Source text
· · · · · · ·

It seems we can't get away without a dedicated stage for Hyper-V anyway,
e.g. see our discussion with Michael:

https://lore.kernel.org/linux-hyperv/878rkqr7ku.fsf@ovpn-192-136.brq.redhat.com/

All these issues are more or less "theoretical" as there's no real CPU
hotplug on Hyper-V/Azure. Yes, it is possible to trigger problems by
doing CPU offline/online but I don't see how this may come handy outside
of testing envs.

> Per patch
>
>   KVM: Rename and move CPUHP_AP_KVM_STARTING to ONLINE section
>
> from this series, CPUHP_AP_KVM_ONLINE needs to be before CPUHP_AP_SCHED_WAIT_EMPTY
> to ensure there are no tasks, i.e. no vCPUs, running on the to-be-unplugged CPU.
>
> Back to the original bug, proposed fix is below.  The other advantage of moving
> the reset to hardware disabling is that the "cleanup" is just disabling the static
> key, and at that point can simply be deleted as there's no need to disable the
> static key when kvm-intel is unloaded since kvm-intel owns the key.  I.e. this
> patch (that we're replying to) would get replaced with a patch to delete the
> disabling of the static key.

· · · · · · ·

Dataset excerpts
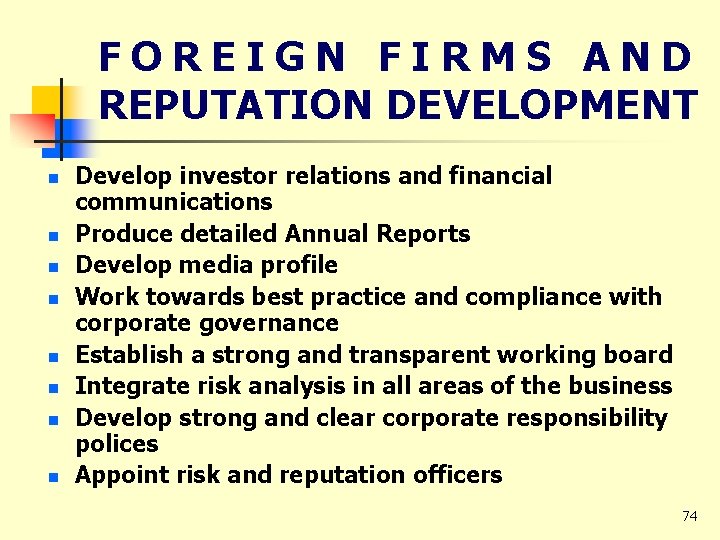 FOREIGN FIRMS AND REPUTATION DEVELOPMENT n n n n Develop investor relations and financial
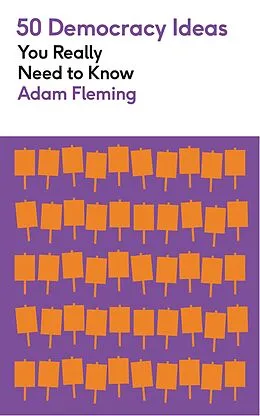 E-Book (epub) 50 Democracy Ideas You Really Need to Know von Adam Fleming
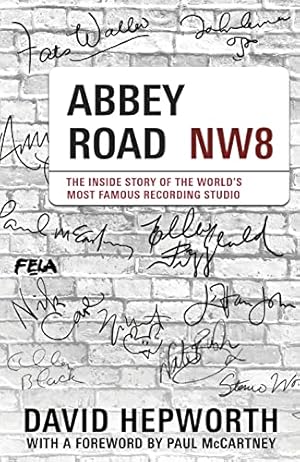 Seller image for Abbey Road: The Inside Story of the Worlds Most Famous Recording Studio (with a foreword by Paul McCartney) for sale by WeBuyBooks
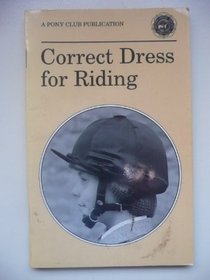 Correct Dress for Riding (Official Publications of the British Horse Society and the Pony Club)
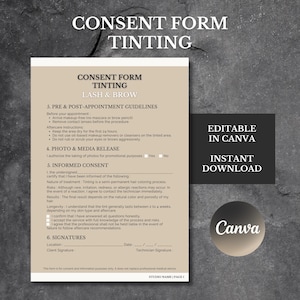 May include: A consent form for lash and brow tinting, featuring sections on pre and post-appointment guidelines, photo release, informed consent, and signatures. The form is editable in Canva and available for instant download.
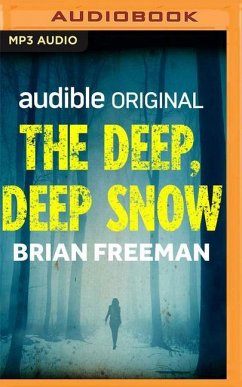 The Deep, Deep Snow - Freeman, Brian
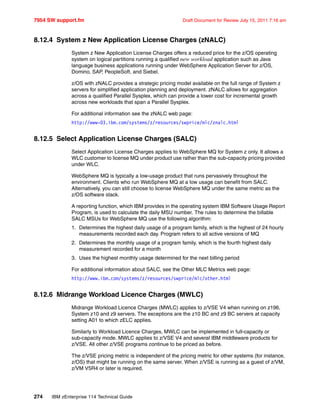 7954 SW support.fm Draft Document for Review July 15, 2011 7:16 am
274 IBM zEnterprise 114 Technical Guide
8.12.4 System z New Application License Charges (zNALC)
System z New Application License Charges offers a reduced price for the z/OS operating
system on logical partitions running a qualified new workload application such as Java
language business applications running under WebSphere Application Server for z/OS,
Domino, SAP, PeopleSoft, and Siebel.
z/OS with zNALC provides a strategic pricing model available on the full range of System z
servers for simplified application planning and deployment. zNALC allows for aggregation
across a qualified Parallel Sysplex, which can provide a lower cost for incremental growth
across new workloads that span a Parallel Sysplex.
For additional information see the zNALC web page:
http://www-03.ibm.com/systems/z/resources/swprice/mlc/znalc.html
8.12.5 Select Application License Charges (SALC)
Select Application License Charges applies to WebSphere MQ for System z only. It allows a
WLC customer to license MQ under product use rather than the sub-capacity pricing provided
under WLC.
WebSphere MQ is typically a low-usage product that runs pervasively throughout the
environment. Clients who run WebSphere MQ at a low usage can benefit from SALC.
Alternatively, you can still choose to license WebSphere MQ under the same metric as the
z/OS software stack.
A reporting function, which IBM provides in the operating system IBM Software Usage Report
Program, is used to calculate the daily MSU number. The rules to determine the billable
SALC MSUs for WebSphere MQ use the following algorithm:
1. Determines the highest daily usage of a program family, which is the highest of 24 hourly
measurements recorded each day. Program refers to all active versions of MQ
2. Determines the monthly usage of a program family, which is the fourth highest daily
measurement recorded for a month
3. Uses the highest monthly usage determined for the next billing period
For additional information about SALC, see the Other MLC Metrics web page:
http://www.ibm.com/systems/z/resources/swprice/mlc/other.html
8.12.6 Midrange Workload Licence Charges (MWLC)
Midrange Workload Licence Charges (MWLC) applies to z/VSE V4 when running on z196,
System z10 and z9 servers. The exceptions are the z10 BC and z9 BC servers at capacity
setting A01 to which zELC applies.
Similarly to Workload Licence Charges, MWLC can be implemented in full-capacity or
sub-capacity mode. MWLC applies to z/VSE V4 and several IBM middleware products for
z/VSE. All other z/VSE programs continue to be priced as before.
The z/VSE pricing metric is independent of the pricing metric for other systems (for instance,
z/OS) that might be running on the same server. When z/VSE is running as a guest of z/VM,
z/VM V5R4 or later is required.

· · · · · · ·

List of tasks
1. In the KVM patch discussion, why are the issues described as more or less "theoretical"?
2. Pick up the KVM patch discussion after its final sentence and continue it.

Expected results
1. There's no real CPU hotplug on Hyper-V/Azure.

2.
>

>From a quick glance looks good to me, I'll try to find some time to work
on this issue. I will likely end up proposing a dedicated CPU hotplug
stage for Hyper-V (which needs to happen before KVM's
CPUHP_AP_KVM_ONLINE on CPU hotplug and after on unplug) anyway.

Thanks for looking into this!

> --
> From: Sean Christopherson <seanjc@google.com>
> Date: Thu, 10 Nov 2022 17:28:08 -0800
> Subject: [PATCH] KVM: VMX: Reset eVMCS controls in VP assist page during
>  hardware disabling
>
> Reset the eVMCS controls in the per-CPU VP assist page during hardware
> disabling instead of waiting until kvm-intel's module exit.  The controls
> are activated if and only if KVM creates a VM, i.e. don't need to be
> reset if hardware is never enabled.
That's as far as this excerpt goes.